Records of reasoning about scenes
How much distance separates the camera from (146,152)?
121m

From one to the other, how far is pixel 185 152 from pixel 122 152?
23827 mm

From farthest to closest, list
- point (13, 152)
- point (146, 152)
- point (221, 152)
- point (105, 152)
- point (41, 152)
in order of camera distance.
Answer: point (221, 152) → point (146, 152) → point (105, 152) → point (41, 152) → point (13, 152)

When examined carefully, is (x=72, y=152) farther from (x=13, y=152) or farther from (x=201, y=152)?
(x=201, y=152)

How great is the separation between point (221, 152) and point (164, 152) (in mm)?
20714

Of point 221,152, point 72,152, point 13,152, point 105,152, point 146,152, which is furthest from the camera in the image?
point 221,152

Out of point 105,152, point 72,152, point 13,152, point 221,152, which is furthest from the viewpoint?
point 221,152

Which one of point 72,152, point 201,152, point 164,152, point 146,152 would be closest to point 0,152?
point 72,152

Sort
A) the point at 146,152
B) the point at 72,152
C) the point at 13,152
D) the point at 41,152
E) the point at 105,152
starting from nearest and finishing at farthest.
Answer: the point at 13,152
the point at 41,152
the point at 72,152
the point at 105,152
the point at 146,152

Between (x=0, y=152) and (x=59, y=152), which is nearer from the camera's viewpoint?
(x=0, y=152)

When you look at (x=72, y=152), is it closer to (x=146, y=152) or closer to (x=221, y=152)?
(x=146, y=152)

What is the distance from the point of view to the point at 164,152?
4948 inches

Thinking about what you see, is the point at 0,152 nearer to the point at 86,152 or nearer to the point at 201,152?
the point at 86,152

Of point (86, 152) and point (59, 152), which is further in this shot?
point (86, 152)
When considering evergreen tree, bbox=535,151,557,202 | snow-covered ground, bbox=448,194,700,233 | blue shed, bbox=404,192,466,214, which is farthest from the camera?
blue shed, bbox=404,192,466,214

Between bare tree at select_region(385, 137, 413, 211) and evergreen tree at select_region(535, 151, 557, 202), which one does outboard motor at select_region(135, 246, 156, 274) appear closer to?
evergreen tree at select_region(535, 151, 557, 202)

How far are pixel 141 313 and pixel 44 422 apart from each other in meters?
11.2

__Work instructions__: Copy the lines from the one containing "When you look" up to and including the one containing "4948 inches", requests included. In the answers only, multiply each number (the coordinates and the distance) by 0.55 and round it to a whole number, with halves rounded up.

__Task output__:
When you look at (x=72, y=152), is it closer to (x=146, y=152) or closer to (x=221, y=152)?
(x=80, y=84)

What is the distance from the point of view to the point at 164,152?
2721 inches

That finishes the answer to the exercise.